Tasks
- a) Please reproduce the stretch of the cichlid thread from "Thank you for" through "tank. hmm.. :-?".
- b) Name the fish that make up the tank stocking in the line of the cichlid thread that begins with "55g".

Source excerpt
/---
# Please id



## n00pster (May 14, 2010)

Just curious to know which is this cichlid:


----------



## GoofBoy (Jul 3, 2007)

An artists enhancement of Aulonocara jacobfreibergi "Eureka" would be my guess.

But definitely an emhancement of a peacock - once you start photo-shopping it really could be one of many.


----------



## n00pster (May 14, 2010)

oh I didnt think of photo-shop.. it looks too good to be real anyway..


----------



## GoofBoy (Jul 3, 2007)

Look here at the 7th photo of the *Images:* dropdown, Titled "Subdult male" for what they really look like - still not bad, eh?


----------



## n00pster (May 14, 2010)

wow... Its tickling my aesthetic nerve..  Now I know what to get for my next tank..  b/w I haven't finished stocking my first one..


----------



## GoofBoy (Jul 3, 2007)

> 55g - 3 yellow labs, 6 maingano, 1f acei, 1f kenyi


More 3 Labs and 3 more Acei and lose the kenyi and you will be golden. Though you could add 3 more maingano and get rid of any male trouble makers as they appear to end up with a good male:female ratio for them 1male:4+females.

It would be a great tank.

You do not want to do one of this and one of that with mbuna - in 8 months or so things completely blow up - many of us have done it. BTW, The Yellow labs are much more fun when there are at least 6 of them.

Good Luck.


----------



## n00pster (May 14, 2010)

GoofBoy said:


> More 3 Labs and 3 more Acei and lose the kenyi and you will be golden. Though you could add 3 more maingano and get rid of any male trouble makers as they appear to end up with a good male:female ratio for them 1male:4+females.


Thank you for the stocking advice. That is exactly what I am planning to do.  Except I am still debating with myself whether to return the kenyi or leave it alone to see how things turn out. My kenyi is a female and is docile. So she does not fight for territory. Also she is very intelligent and tame. She comes very close to my hand and plays around when I clean the tank. hmm.. :-?
\---
[Dataset rows]
/---
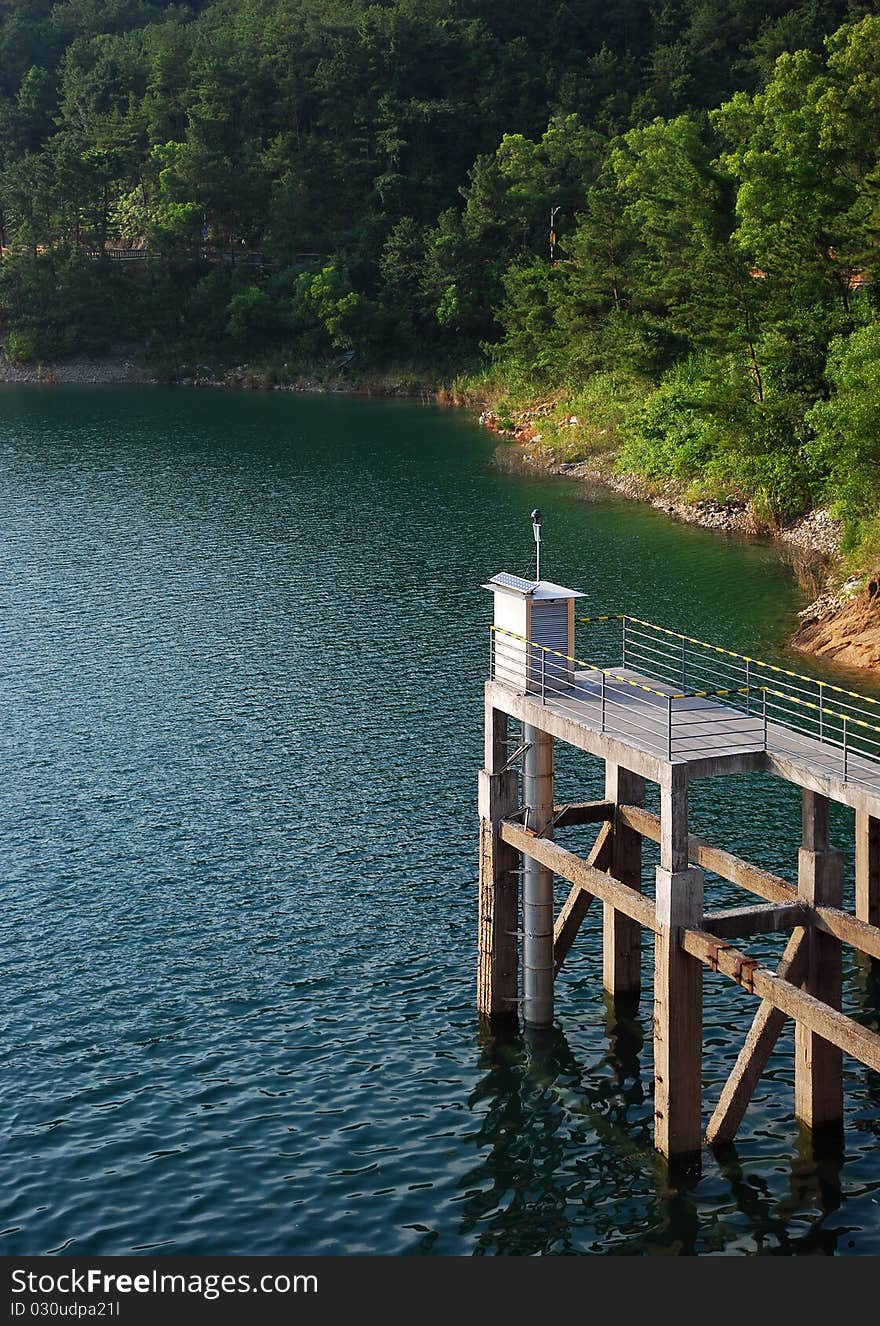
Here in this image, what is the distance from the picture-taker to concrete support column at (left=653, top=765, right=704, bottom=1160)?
1021 inches

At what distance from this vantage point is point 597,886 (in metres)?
28.4

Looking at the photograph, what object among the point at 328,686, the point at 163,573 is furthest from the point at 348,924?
the point at 163,573

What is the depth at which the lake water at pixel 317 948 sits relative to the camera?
26.2 m

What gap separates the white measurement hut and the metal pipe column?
1056 millimetres

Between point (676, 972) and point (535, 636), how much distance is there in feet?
25.8

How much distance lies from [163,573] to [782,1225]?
170 ft

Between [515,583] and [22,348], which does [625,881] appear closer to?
[515,583]

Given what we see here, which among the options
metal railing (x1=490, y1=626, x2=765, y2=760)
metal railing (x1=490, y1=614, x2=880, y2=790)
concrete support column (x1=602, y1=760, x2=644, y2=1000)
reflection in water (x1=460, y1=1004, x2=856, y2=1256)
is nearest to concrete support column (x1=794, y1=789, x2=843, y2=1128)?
reflection in water (x1=460, y1=1004, x2=856, y2=1256)

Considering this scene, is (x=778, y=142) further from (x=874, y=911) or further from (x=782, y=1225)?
(x=782, y=1225)

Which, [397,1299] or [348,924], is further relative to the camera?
[348,924]

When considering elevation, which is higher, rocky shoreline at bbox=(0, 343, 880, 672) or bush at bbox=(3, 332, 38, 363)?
bush at bbox=(3, 332, 38, 363)

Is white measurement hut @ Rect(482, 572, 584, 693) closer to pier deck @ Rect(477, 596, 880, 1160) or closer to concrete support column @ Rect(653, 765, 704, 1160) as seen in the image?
pier deck @ Rect(477, 596, 880, 1160)

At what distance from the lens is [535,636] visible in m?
31.0

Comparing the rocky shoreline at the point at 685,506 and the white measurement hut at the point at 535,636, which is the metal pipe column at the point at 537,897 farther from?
the rocky shoreline at the point at 685,506
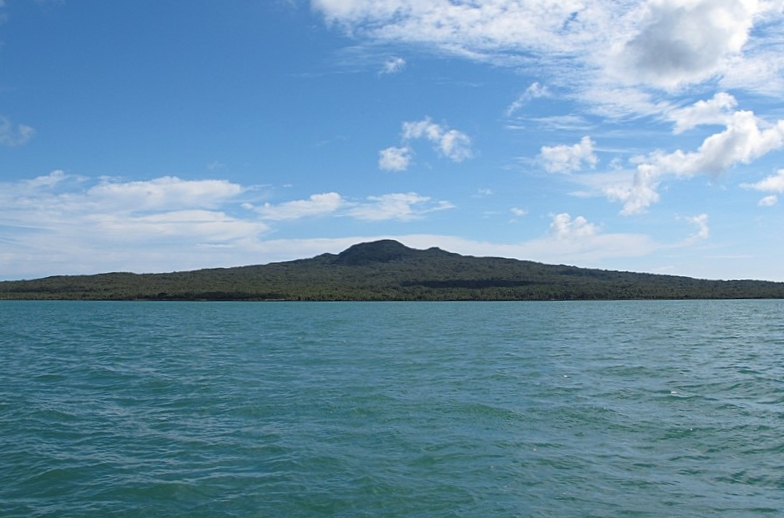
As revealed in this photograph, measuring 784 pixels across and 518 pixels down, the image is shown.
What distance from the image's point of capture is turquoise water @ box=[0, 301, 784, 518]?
14031 millimetres

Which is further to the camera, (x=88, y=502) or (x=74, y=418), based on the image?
(x=74, y=418)

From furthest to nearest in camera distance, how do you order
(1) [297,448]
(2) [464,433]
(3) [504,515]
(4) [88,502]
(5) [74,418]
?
(5) [74,418] → (2) [464,433] → (1) [297,448] → (4) [88,502] → (3) [504,515]

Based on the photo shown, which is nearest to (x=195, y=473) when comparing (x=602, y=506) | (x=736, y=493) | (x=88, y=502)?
(x=88, y=502)

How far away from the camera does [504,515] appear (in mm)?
13109

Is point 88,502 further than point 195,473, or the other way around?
point 195,473

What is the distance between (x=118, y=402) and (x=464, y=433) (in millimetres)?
14228

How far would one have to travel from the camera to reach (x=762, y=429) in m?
20.5

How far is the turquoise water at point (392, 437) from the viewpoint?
14.0m

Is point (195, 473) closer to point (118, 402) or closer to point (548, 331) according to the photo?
point (118, 402)

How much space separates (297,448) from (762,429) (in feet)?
48.7

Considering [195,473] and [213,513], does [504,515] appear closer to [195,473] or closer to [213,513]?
[213,513]

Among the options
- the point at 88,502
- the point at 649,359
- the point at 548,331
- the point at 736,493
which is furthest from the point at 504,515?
the point at 548,331

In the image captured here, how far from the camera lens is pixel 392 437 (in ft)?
62.6

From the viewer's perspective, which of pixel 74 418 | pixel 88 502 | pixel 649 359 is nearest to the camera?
pixel 88 502
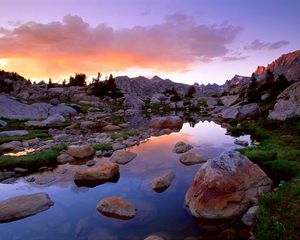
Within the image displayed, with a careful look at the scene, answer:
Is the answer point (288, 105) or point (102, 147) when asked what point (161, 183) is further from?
\---
Final results
- a)
Thank you for the stocking advice. That is exactly what I am planning to do.  Except I am still debating with myself whether to return the kenyi or leave it alone to see how things turn out. My kenyi is a female and is docile. So she does not fight for territory. Also she is very intelligent and tame. She comes very close to my hand and plays around when I clean the tank. hmm.. :-?

- b) yellow labs, maingano, acei, kenyi